* [What you need to do] Retype the stretch of items from the line containing "Among these —" through the end of the items, keeping every line exactly as it is and leaving the pictures out.
[start of Data for this task]
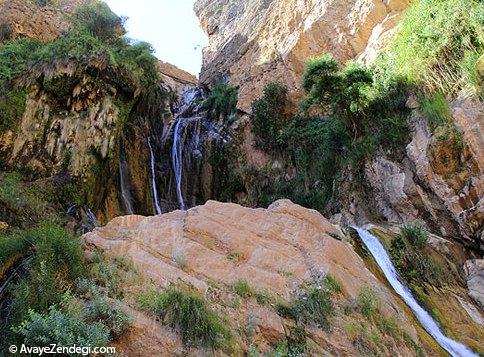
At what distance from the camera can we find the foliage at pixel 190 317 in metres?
5.27

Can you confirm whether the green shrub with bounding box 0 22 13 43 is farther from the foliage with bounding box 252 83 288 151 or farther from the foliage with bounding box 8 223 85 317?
the foliage with bounding box 8 223 85 317

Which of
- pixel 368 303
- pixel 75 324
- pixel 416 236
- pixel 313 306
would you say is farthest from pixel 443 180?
pixel 75 324

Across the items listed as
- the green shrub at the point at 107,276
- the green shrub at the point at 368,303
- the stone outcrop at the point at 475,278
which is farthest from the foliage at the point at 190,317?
the stone outcrop at the point at 475,278

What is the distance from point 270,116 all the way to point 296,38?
5.04 m

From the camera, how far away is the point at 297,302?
6473mm

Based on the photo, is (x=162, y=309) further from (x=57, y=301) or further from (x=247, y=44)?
(x=247, y=44)

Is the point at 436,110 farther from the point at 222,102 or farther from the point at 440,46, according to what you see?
the point at 222,102

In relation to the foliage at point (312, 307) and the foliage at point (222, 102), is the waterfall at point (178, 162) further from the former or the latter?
the foliage at point (312, 307)

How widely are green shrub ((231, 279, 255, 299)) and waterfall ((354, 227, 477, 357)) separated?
3.54 meters

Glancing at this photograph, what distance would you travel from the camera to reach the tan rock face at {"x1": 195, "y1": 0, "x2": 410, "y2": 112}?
19.9 meters

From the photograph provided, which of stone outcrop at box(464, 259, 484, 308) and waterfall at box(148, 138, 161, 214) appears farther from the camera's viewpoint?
waterfall at box(148, 138, 161, 214)

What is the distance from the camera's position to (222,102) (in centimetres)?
2339

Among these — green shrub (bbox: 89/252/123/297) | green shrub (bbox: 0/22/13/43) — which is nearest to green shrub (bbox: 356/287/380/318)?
green shrub (bbox: 89/252/123/297)

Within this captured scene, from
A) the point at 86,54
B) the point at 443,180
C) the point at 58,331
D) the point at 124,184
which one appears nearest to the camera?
the point at 58,331
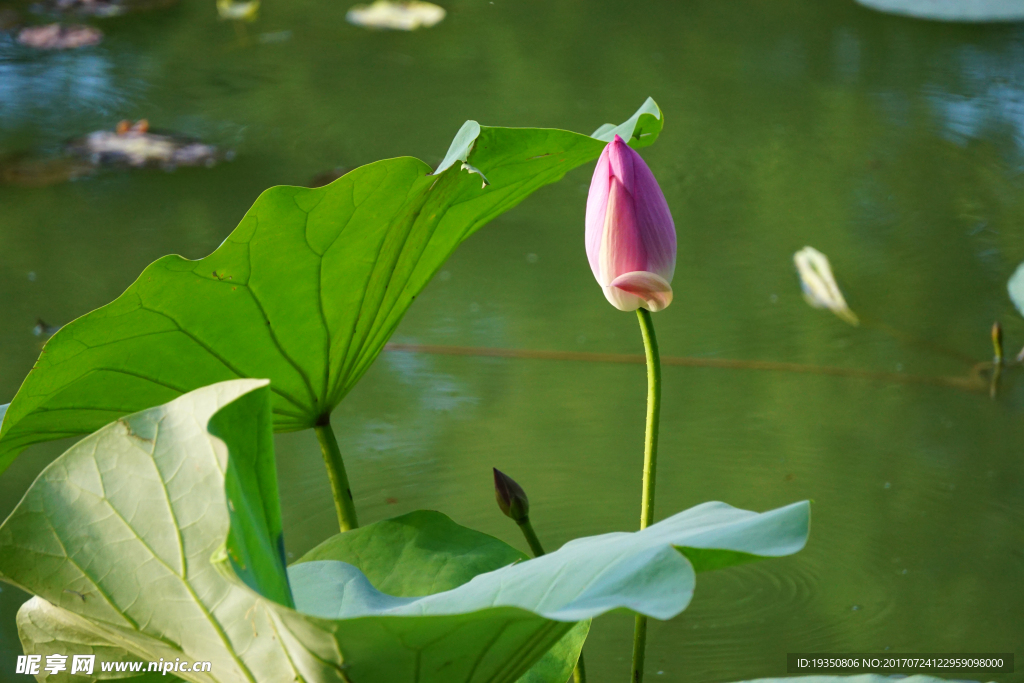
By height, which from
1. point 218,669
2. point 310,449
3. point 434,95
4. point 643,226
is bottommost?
[end of Data for this task]
* [Answer]
Among these — green shrub (bbox: 89/252/123/297) | green shrub (bbox: 0/22/13/43) — which is nearest to green shrub (bbox: 356/287/380/318)?
green shrub (bbox: 89/252/123/297)

Within this captured scene, from
A) the point at 86,54
B) the point at 443,180
C) the point at 58,331
D) the point at 124,184
which one appears nearest to the camera?
the point at 58,331
By height, which from
1. point 218,669
2. point 310,449
3. point 434,95
4. point 643,226
is bottommost?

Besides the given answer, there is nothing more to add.